» WHAT THE EXERCISE ASKS: In the entries that follow, find the line containing "Lumière Rose de" and the line containing "Spring time Pussy", then retype exactly the lines from the first through the second, pictures excluded.

» DATA:
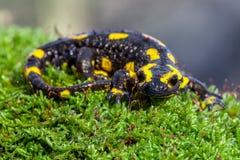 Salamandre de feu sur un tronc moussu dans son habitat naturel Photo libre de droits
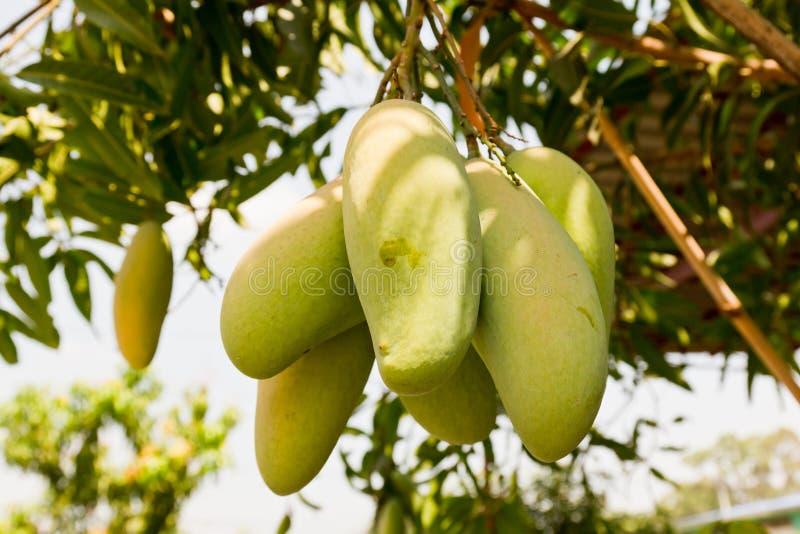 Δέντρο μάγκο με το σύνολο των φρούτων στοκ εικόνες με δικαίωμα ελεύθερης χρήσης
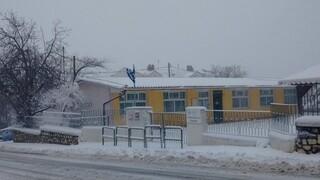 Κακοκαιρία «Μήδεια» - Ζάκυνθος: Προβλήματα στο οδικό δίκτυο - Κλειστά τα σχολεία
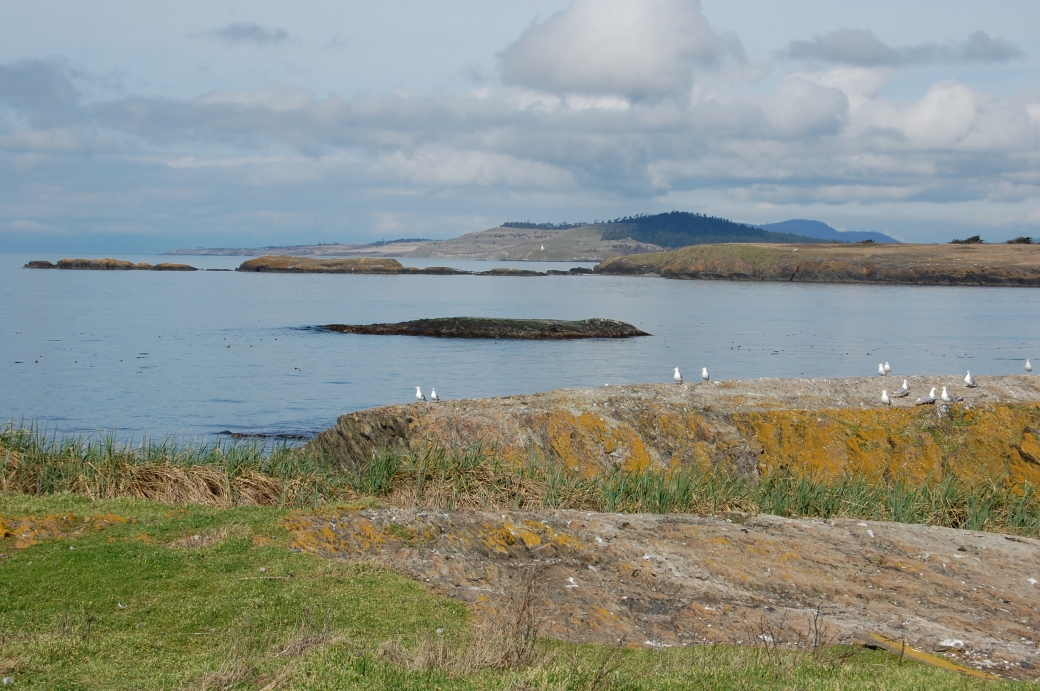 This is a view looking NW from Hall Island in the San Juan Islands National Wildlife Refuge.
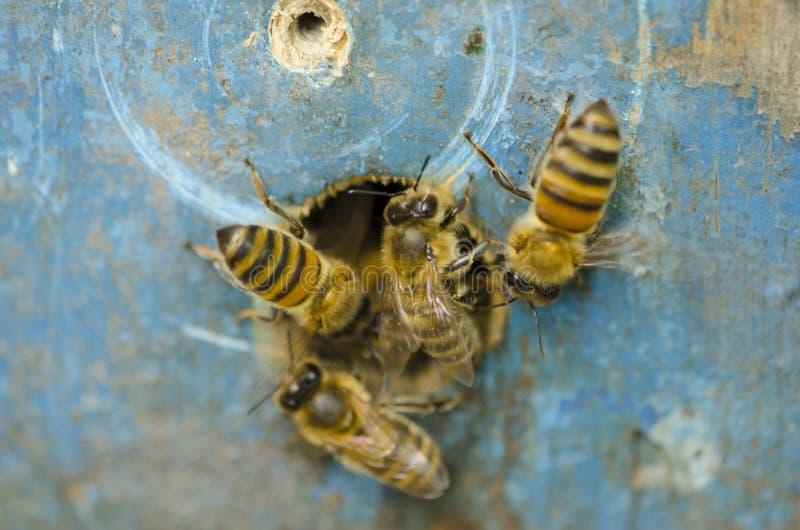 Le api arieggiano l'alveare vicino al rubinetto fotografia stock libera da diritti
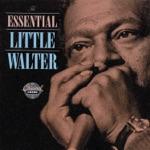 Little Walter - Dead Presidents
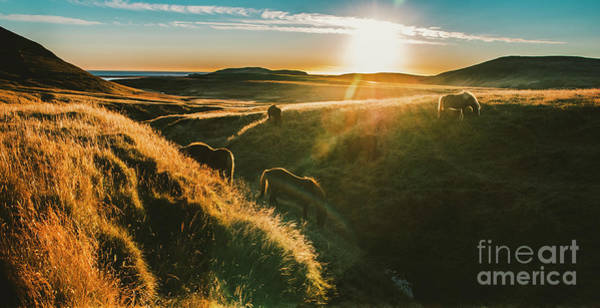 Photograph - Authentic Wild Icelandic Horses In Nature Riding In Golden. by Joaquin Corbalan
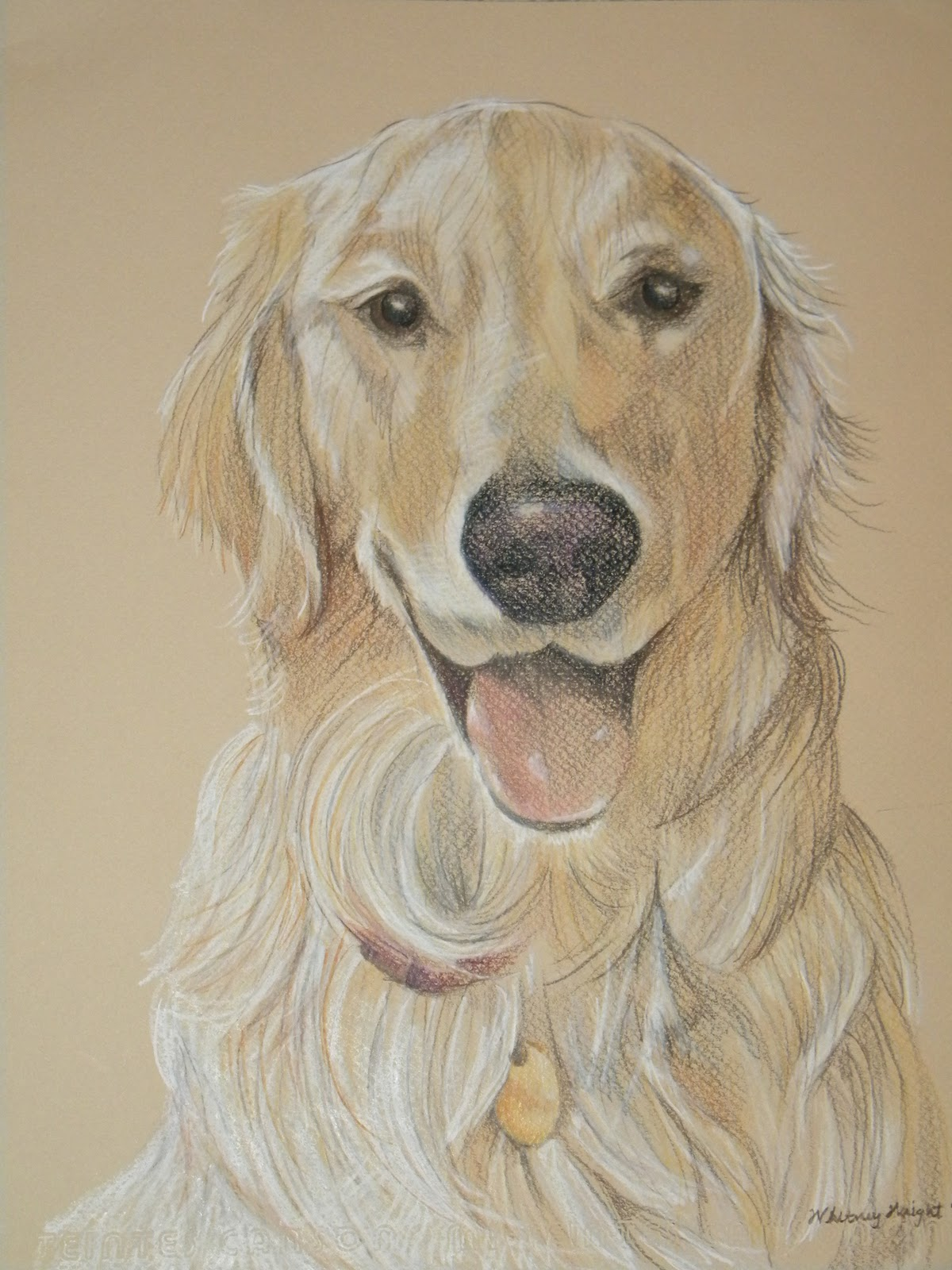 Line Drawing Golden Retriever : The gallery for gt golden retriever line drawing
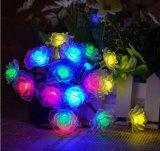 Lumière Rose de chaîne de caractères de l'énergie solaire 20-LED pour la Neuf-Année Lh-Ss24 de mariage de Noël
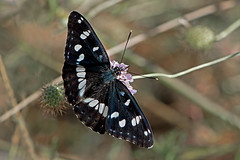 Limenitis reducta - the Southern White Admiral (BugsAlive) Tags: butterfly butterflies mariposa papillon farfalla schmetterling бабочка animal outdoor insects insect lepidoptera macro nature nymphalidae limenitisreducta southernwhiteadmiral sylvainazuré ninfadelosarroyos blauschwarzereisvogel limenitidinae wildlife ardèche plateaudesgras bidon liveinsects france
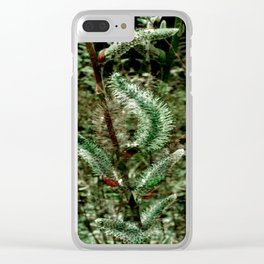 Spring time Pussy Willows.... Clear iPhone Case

--

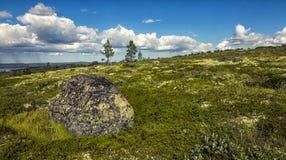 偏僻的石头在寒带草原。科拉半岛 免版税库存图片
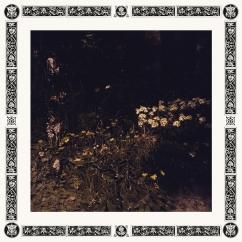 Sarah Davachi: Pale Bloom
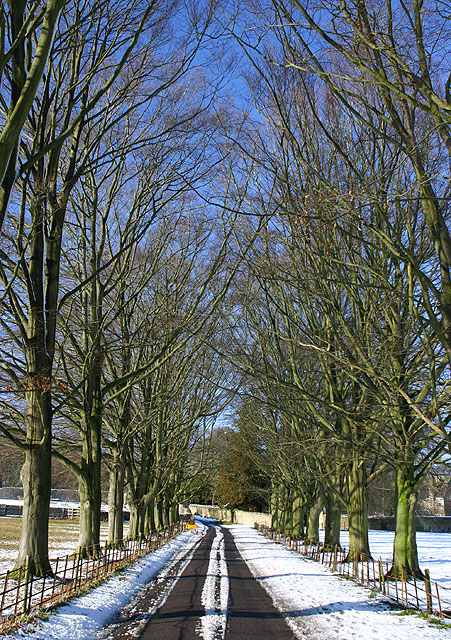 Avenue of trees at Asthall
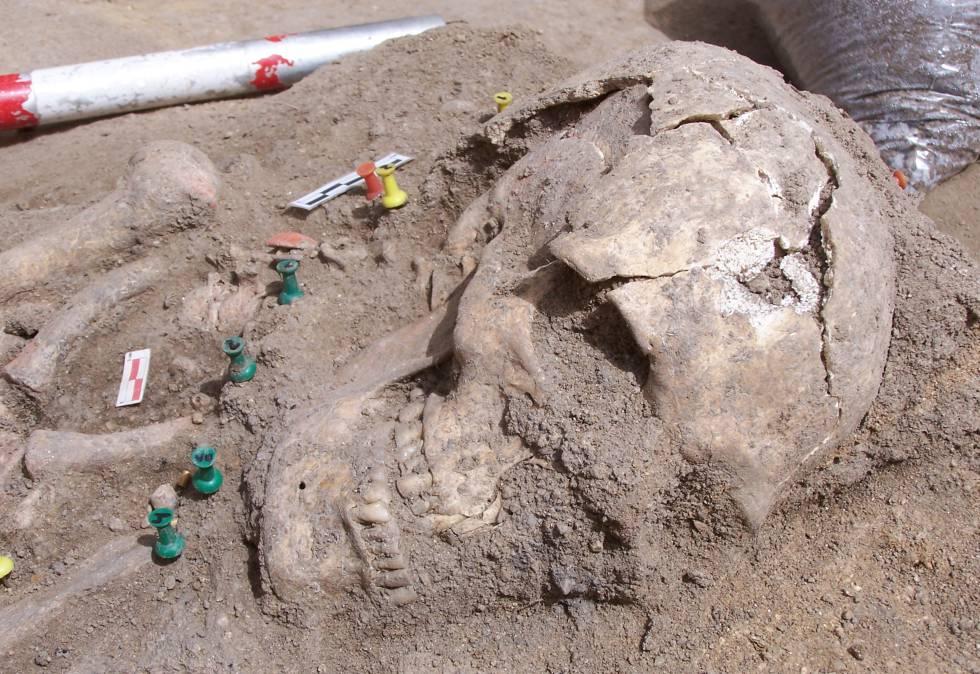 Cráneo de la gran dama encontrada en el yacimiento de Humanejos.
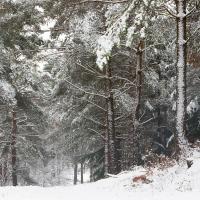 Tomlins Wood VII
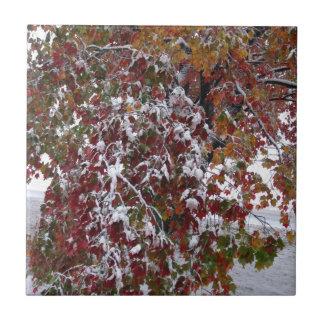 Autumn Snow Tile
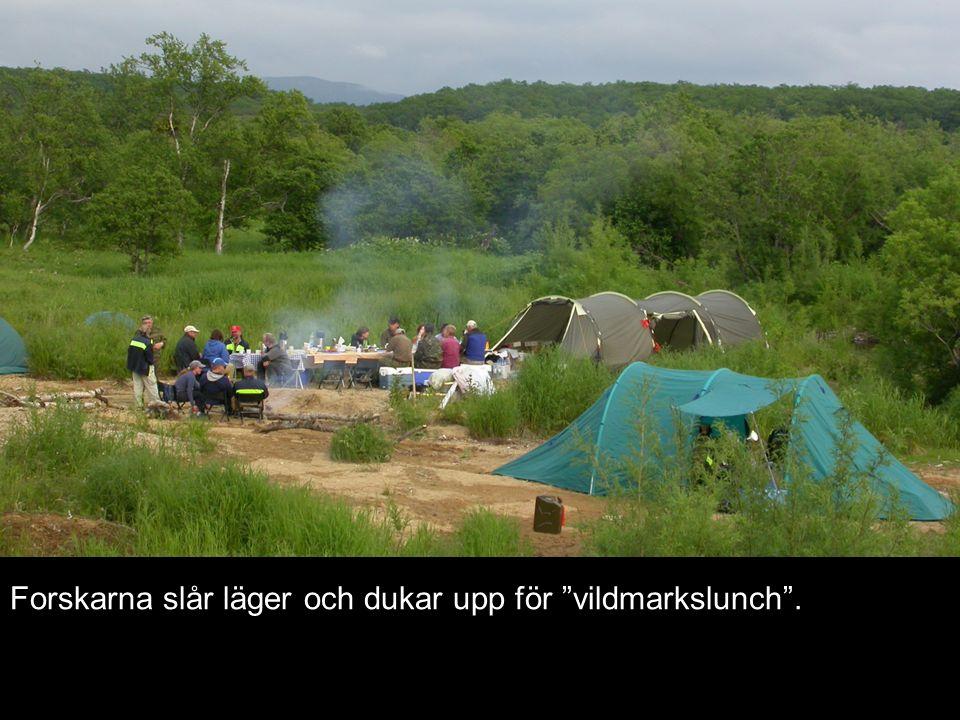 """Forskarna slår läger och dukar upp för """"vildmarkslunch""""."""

» THE COMPLETED TASK:
 Lumière Rose de chaîne de caractères de l'énergie solaire 20-LED pour la Neuf-Année Lh-Ss24 de mariage de Noël
 Limenitis reducta - the Southern White Admiral (BugsAlive) Tags: butterfly butterflies mariposa papillon farfalla schmetterling бабочка animal outdoor insects insect lepidoptera macro nature nymphalidae limenitisreducta southernwhiteadmiral sylvainazuré ninfadelosarroyos blauschwarzereisvogel limenitidinae wildlife ardèche plateaudesgras bidon liveinsects france
 Spring time Pussy Willows.... Clear iPhone Case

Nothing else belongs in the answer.